FinCEN names new acting director. The US Treasury Department’s Financial Crimes Enforcement Network (FinCEN) announced on August 3 that Himamauli Das would assume the role of acting director effective August 29, as the agency conducts a public search for a permanent director. Das is a national security expert with experience at the White House, National Security Council, National Economic Council and the Treasury and State Departments. He replaces FinCEN’s previous acting director, Michael Mosier. Das assumes the role at a time when FinCEN is moving to implement provisions of the Anti-Money Laundering Act of 2020, which became law in January of this year. The new law makes the most sweeping changes to US anti-money laundering laws since the USA PATRIOT Act of 2001. (See The New Anti-Money Laundering Act of 20202: A Potential Game Changer for Enforcement and Compliance.)
Banks continued to show strong profitability in Q2. The nation’s banks reported aggregate net income of $70.4 billion in the second quarter of this year, their second-highest quarterly earnings ever – behind only the first quarter of 2021. The FDIC’s quarterly report for April-June, released on September 8, found that the nearly 5,000 commercial banks and savings institutions insured by the FDIC experienced nearly an increase of $51.9 billion, or 281 percent, in income over the same period in 2020, during the height of the coronavirus disease 2019 (COVID-19) pandemic.

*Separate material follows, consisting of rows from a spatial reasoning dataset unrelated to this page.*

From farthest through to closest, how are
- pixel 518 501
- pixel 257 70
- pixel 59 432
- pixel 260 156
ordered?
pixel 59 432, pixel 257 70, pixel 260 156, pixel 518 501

NY regulators move toward adopting rules governing Commercial Finance Disclosure Law. The New York State Department of Financial Services (NYDFS) published “pre-proposed” rules on disclosure requirements for certain providers of commercial financing transactions. Late last year, then-Governor Andrew Cuomo signed into law legislation that requires consumer-like disclosures for commercial financing transactions of $2.5 million or less. The proposed regulation would give provisions added by the legislation the title Commercial Finance Disclosure Law (CFDL). The law goes into effect on January 1, 2022. But the proposed regulations, titled “Disclosure Requirements for Certain Providers of Commercial Financing Transactions,” are published on the NYDFS website, not in the State Register, meaning that there will be another comment period when the actual proposed rules are published. While it may be premature to start drafting new disclosures since modifications may be made to the draft rules, providers of commercial financing should be prepared to comply with the CFDL at the beginning of the new year. Other notable points about the pre-proposed rules:
- They provide very detailed requirements for the content and formatting of the CFDL-required disclosures, which vary depending on the type of commercial financing being provided and also vary from the recently proposed California rules.
- They did not include model forms that providers of commercial financing can use to ease their compliance burden, although NYDFS could still include those as part of the finalized rule.

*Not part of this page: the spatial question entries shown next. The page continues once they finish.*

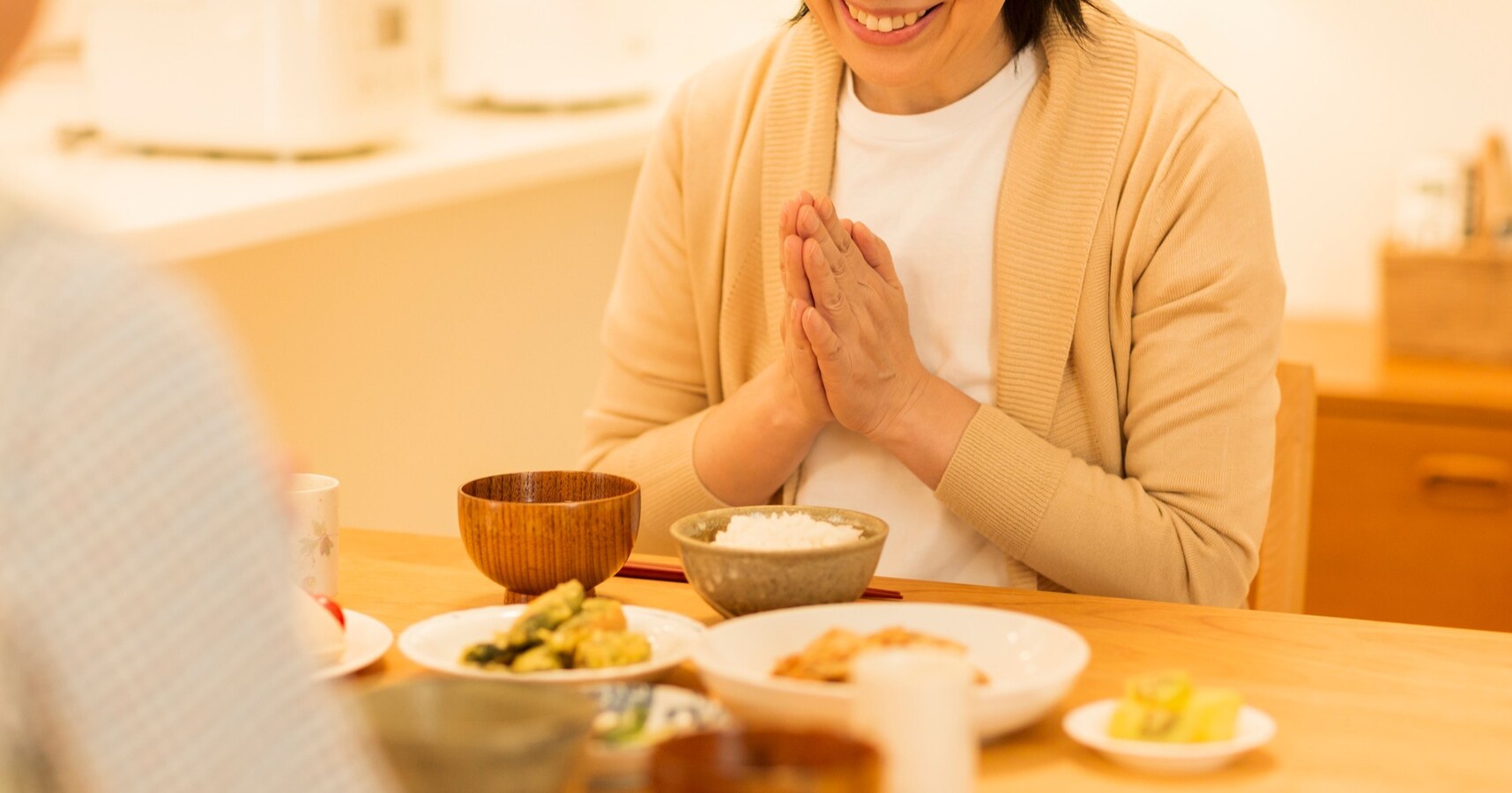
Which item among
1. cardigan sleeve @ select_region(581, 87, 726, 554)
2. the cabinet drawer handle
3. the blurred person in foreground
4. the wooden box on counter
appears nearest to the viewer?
the blurred person in foreground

- NYDFS has not stated explicitly that the CFDL-disclosure requirements are only triggered when the borrower is principally located in New York.

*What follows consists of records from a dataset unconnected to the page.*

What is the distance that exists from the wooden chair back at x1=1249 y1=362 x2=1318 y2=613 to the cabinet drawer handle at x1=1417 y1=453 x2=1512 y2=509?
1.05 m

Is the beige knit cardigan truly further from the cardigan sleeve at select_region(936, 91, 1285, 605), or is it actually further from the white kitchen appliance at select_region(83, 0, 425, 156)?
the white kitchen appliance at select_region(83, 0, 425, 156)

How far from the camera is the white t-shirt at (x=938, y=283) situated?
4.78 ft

- There will be a 60-day comment period once a proposed rule is published in the State Register.
NY governor nominates NYDFS superintendent. New York Governor Kathy Hochul on August 31 announced the nomination of Adrienne Harris as the next superintendent of the Department of Financial Services. Pending approval by the state senate, Harris would become one of the nation’s most high-profile financial regulators, given the concentration of banks and investment firms on Wall Street. Harris, who served as an economic advisor to former President Obama in the White House National Economic Council, would succeed Linda Lacewell, who resigned in August. She is already serving as acting superintendent. In her announcement of the nomination, Hochul praised Harris for “her vast experience in the private sector helping ensure companies of all sizes act as good corporate citizens.” Harris is an advisor to several fintech and property technology (PropTech) companies, according to her bio from the Gerald R. Ford School of Public Policy at the University of Michigan, where she has taught.